The Greek athletes protested, saying they would not run with a barbarian. Similarly, the historian Thucydidis also considered the Macedonians as barbarians. Philip II was a hostage in Thebes, from 370 BC to 360 BC. During that period he observed the military techniques of Thebes, where the great tactitian Epaminondas was in charge. Before Philips arrival, Thebes defeated a Spartan army at Leutra (371 BC), which was by a series of successful expeditions into the Peloponnese (370-369, 369-368, 367, and 362). Thus, Thebes put an end to the military dominance of Sparta, firmly establishing itself as the biggest military power in Greece. Philip made great use of his stay in Thebes as he later reorganized the Macedonian army on the model of the Theban phalanx. In 364 BC Philip returned to Macedonia, and in 359 BC he was made regent for his infant nephew Amyntas, the son of his brother Perdiccas III. Soon he seized the throne for himself, suppressing foreign and Macedonian opposition.

Philip came to the throne suddenly and unexpectedly in 359 BC, after his brother Perdiccas III was killed together with about 4000 of his troups meeting an Illyrian invasion. The situation in Macedonia was grave. In this moment of crisis, Philip persuaded the aristocrats to recognize him as king in place of his infant nephew, for whom he was now serving as regent after the loss of the previous king in the field. Philip then rallied the army by teaching the infantrymen an unstoppable new tactic (Diod. 16.3.1-3). Macedonian troops carried thrusting spears fourteen feet long, which they had to hold with two hands. Philip drilled his men to handle these heavy weapons in a phalanx formation, whose front line bristled like a lethal porcupine with outstretched spears. With the cavalry of aristocrats deployed as a strike force to soften up the enemy and protect the infantry's flanks, Philip's reorganized army promptly routed Macedonia's attackers and suppressed local rivals to the new king.

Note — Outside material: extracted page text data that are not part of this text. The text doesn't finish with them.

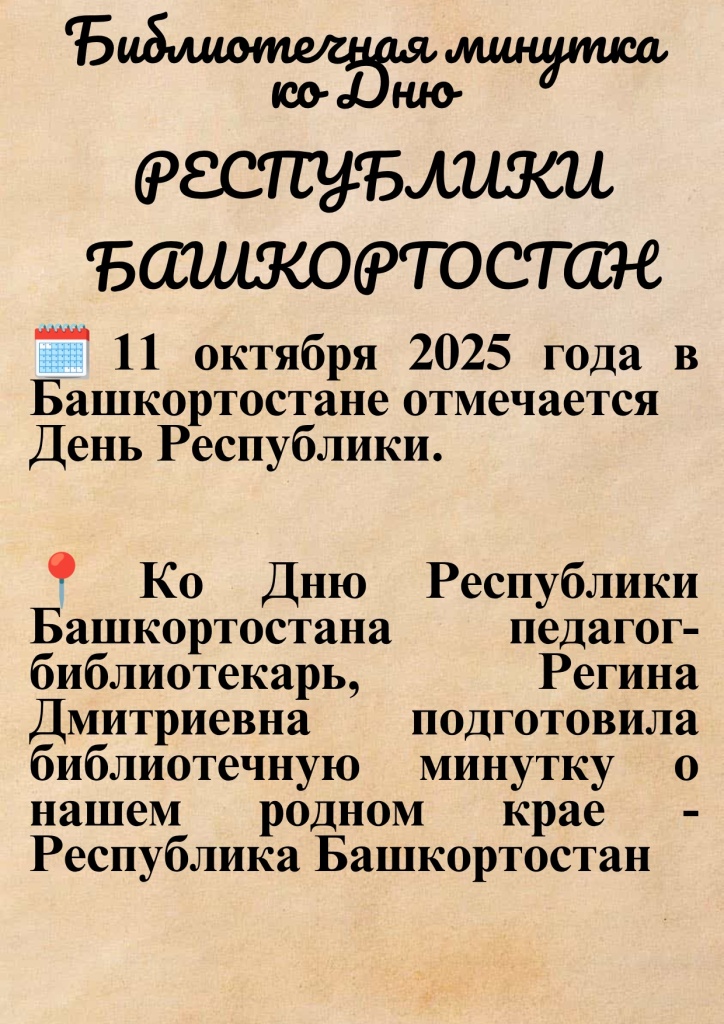 Библиотечная минутка ко Дню

РЕСПУБЛИКИ БАШКОРТОСТАН

11 октября 2025 года в Башкортостане отмечается День Республики.

Ко Дню Республики Башкортостана педагог-библиотекарь, Регина Дмитриевна подготовила библиотечную минутку о нашем родном крае - Республика Башкортостан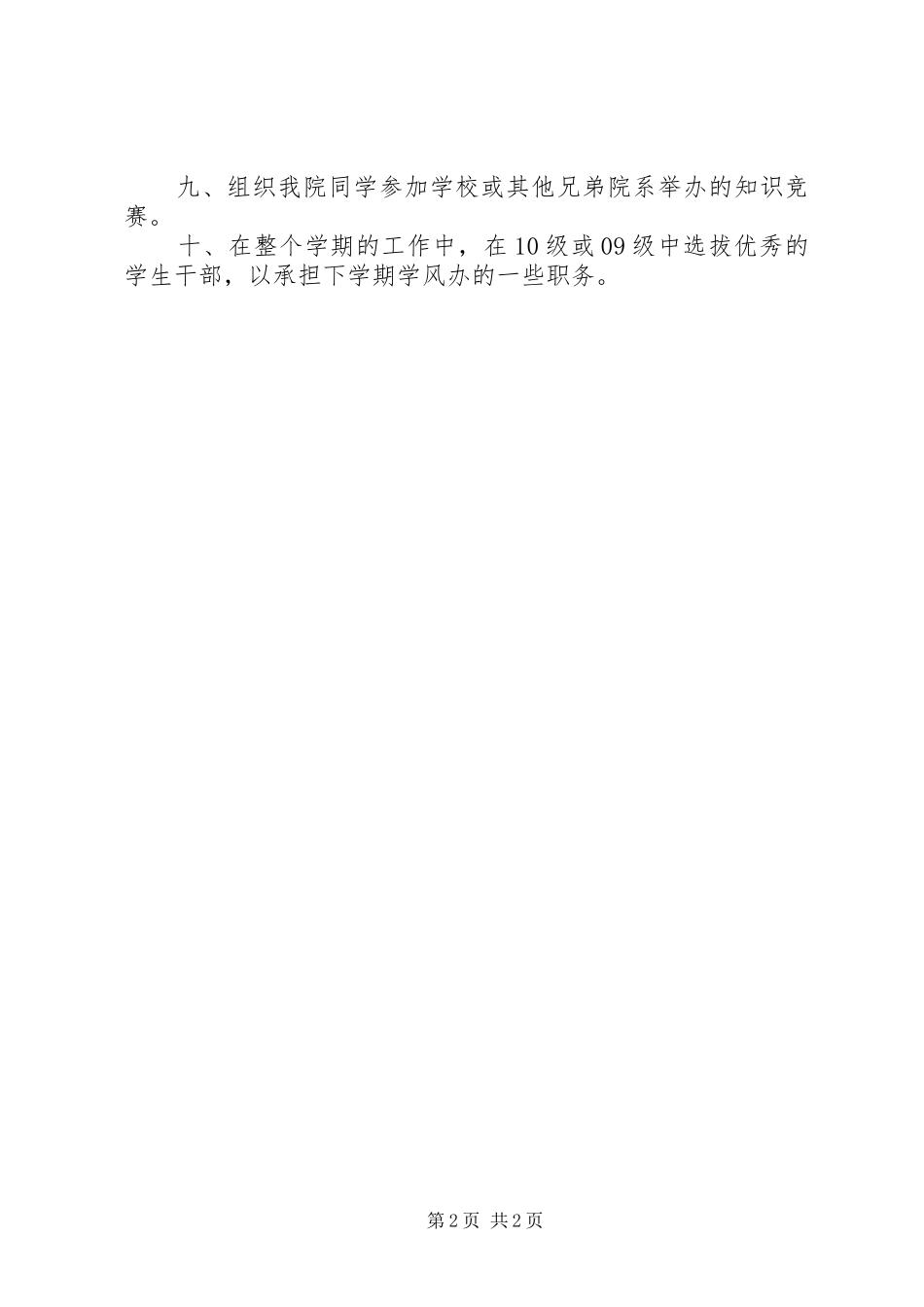 九、组织我院同学参加学校或其他兄弟院系举办的知识竞赛。

十、在整个学期的工作中，在10级或09级中选拔优秀的学生干部，以承担下学期学风办的一些职务。

第2页 共2页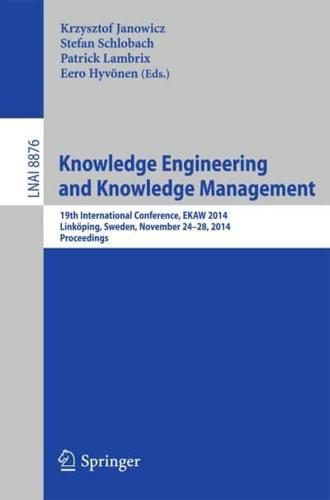 Krzysztof Janowicz
Stefan Schlobach
Patrick Lambrix
Eero Hyvönen (Eds.)

LNAI 8876

Knowledge Engineering and Knowledge Management

19th International Conference, EKAW 2014
Linköping, Sweden, November 24–28, 2014
Proceedings

Springer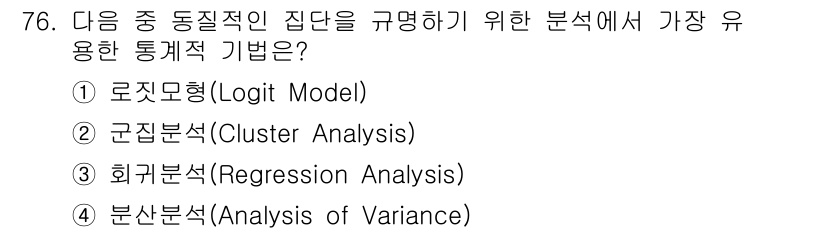 76. 다음 중 동질적인 집단을 규명하기 위한 분석에서 가장 유용한 통계적 기법은?

① 로짓모형(Logit Model)

② 군집분석(Cluster Analysis)

③ 회귀분석(Regression Analysis)

④ 분산분석(Analysis of Variance)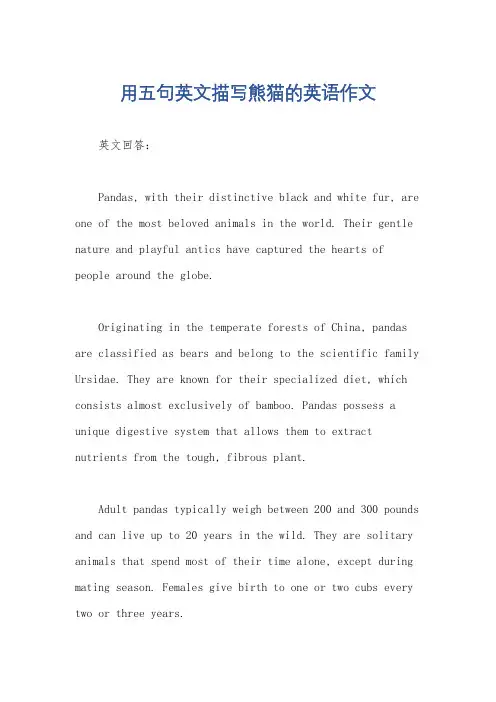 用五句英文描写熊猫的英语作文

英文回答：

Pandas, with their distinctive black and white fur, are one of the most beloved animals in the world. Their gentle nature and playful antics have captured the hearts of people around the globe.

Originating in the temperate forests of China, pandas are classified as bears and belong to the scientific family Ursidae. They are known for their specialized diet, which consists almost exclusively of bamboo. Pandas possess a unique digestive system that allows them to extract nutrients from the tough, fibrous plant.

Adult pandas typically weigh between 200 and 300 pounds and can live up to 20 years in the wild. They are solitary animals that spend most of their time alone, except during mating season. Females give birth to one or two cubs every two or three years.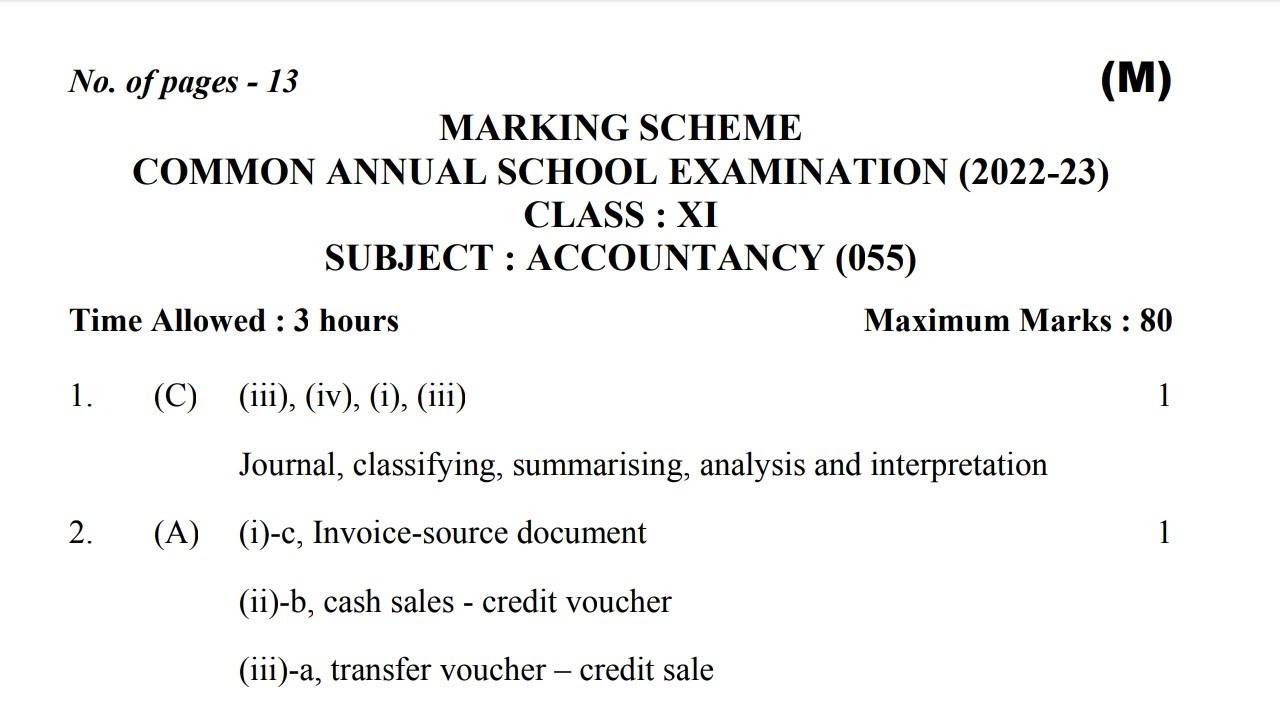 No. of pages - 13

(M)

MARKING SCHEME
COMMON ANNUAL SCHOOL EXAMINATION (2022-23)
CLASS : XI
SUBJECT : ACCOUNTANCY (055)

Time Allowed : 3 hours

Maximum Marks : 80

1. (C) (iii), (iv), (i), (iii) 1

Journal, classifying, summarising, analysis and interpretation

2. (A) (i)-c, Invoice-source document 1

(ii)-b, cash sales - credit voucher

(iii)-a, transfer voucher – credit sale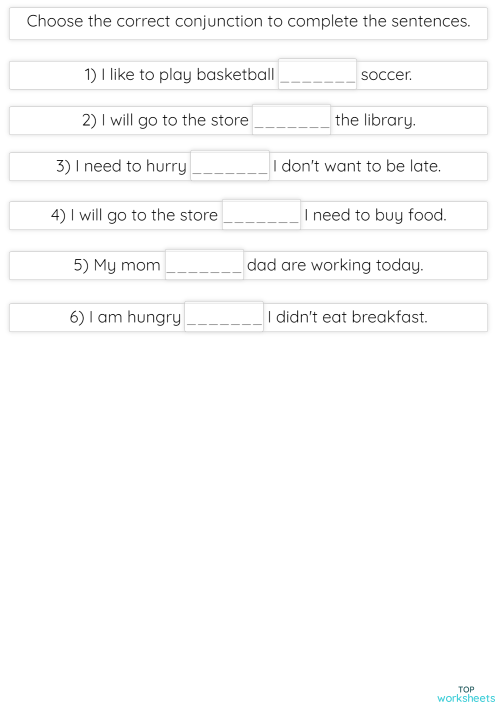 Choose the correct conjunction to complete the sentences.

1) I like to play basketball _______ soccer.

2) I will go to the store _______ the library.

3) I need to hurry _______ I don't want to be late.

4) I will go to the store _______ I need to buy food.

5) My mom _______ dad are working today.

6) I am hungry _______ I didn't eat breakfast.

TOP worksheets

During his reign, Philip accomplished many great feats. He reorganized his kingdom, gave it access to the sea, expanded its power so that it could defeat the Achaemenid Empire, and subdued the Greek city-states, which never regained their independence again. To achieve this, he modernized the Macedonian economy, improved the army, and concluded several marital alliances. The result was a superpower with one weakness: it was as strong as its king. When Philip's son Alexander died, the institutions were too weak, and Macedonia never recovered.